# Hammering issue w/ Slaon HEU



## PRDPLMR (Oct 21, 2009)

Has anyone had issues with the High Efficency Urinal causing hammering...we never had any issues with hammering till we decided to go to the HEU...since going green is the thing now...we even installed a larger Shock arrestor to see if that woud help but it didn't.


----------



## SlickRick (Sep 3, 2009)

PRDPLMR said:


> Has anyone had issues with the High Efficency Urinal causing hammering...we never had and issues with hammering till we decided to go to the HEU...since going green is the thing now...we even installed a larger Shock arrestor to see if that woud help but it didn't.


Protech will have a answer we he gets here...


----------



## Protech (Sep 22, 2008)

i don't know about this one. I don't know everything.

I'll an intro and some background information on the installation to help out.

type of pipes?


----------



## PRDPLMR (Oct 21, 2009)
◇ ◇ ◇ ◇ ◇
→ **Work to complete**: Resume the forum thread above about water hammer from a high-efficiency urinal, starting with the post by PRDPLMR that opens its final heading.

→ **Recorded information**:
◇ ◇ ◇ ◇ ◇
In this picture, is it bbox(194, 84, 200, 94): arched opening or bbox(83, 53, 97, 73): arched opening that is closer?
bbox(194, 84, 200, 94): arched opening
◇ ◇ ◇ ◇ ◇
→ **Answer to the problem**:
Pipes are copper and let me tell you they are strapped tight...basically we are trying this new 1 pint per flush urinal in or office because we are now going to start spec-ing it out on our design and build jobs...we removed the old urinal and replaced it with the new Sloan HEU..I wanna say i'm about 92% sure it has to do with the diaghram in the valve...what do yall think? it never hammered with the traditional flush valve we had before


----------



## SlickRick (Sep 3, 2009)

Manual royal or electronic?..Solid hammer or chatter? If it is chatter probably defective parts.


----------



## PRDPLMR (Oct 21, 2009)

It's more of a chatter and its a Sloan Solis


----------



## Plumber Jim (Jun 19, 2008)

What is your water pressure?


----------



## SlickRick (Sep 3, 2009)

PRDPLMR said:


> It's more of a chatter and its a Sloan Solis


Defective internal part. It looks like a rebuild kit will cure it.


----------



## Protech (Sep 22, 2008)

I agree with rick. Flush the lines well too


----------



## Rhitchcock (Aug 25, 2009)

I had this problem with some of the standard flush valves and we tried everything and could not figure it out. Our sloan rep suggested a prv on the bathroom and that solved it. turned out the water pressure was up around 95psi and it was causing the diaphram to flutter and cause the hammer. just my 2 cents.


----------



## SlickRick (Sep 3, 2009)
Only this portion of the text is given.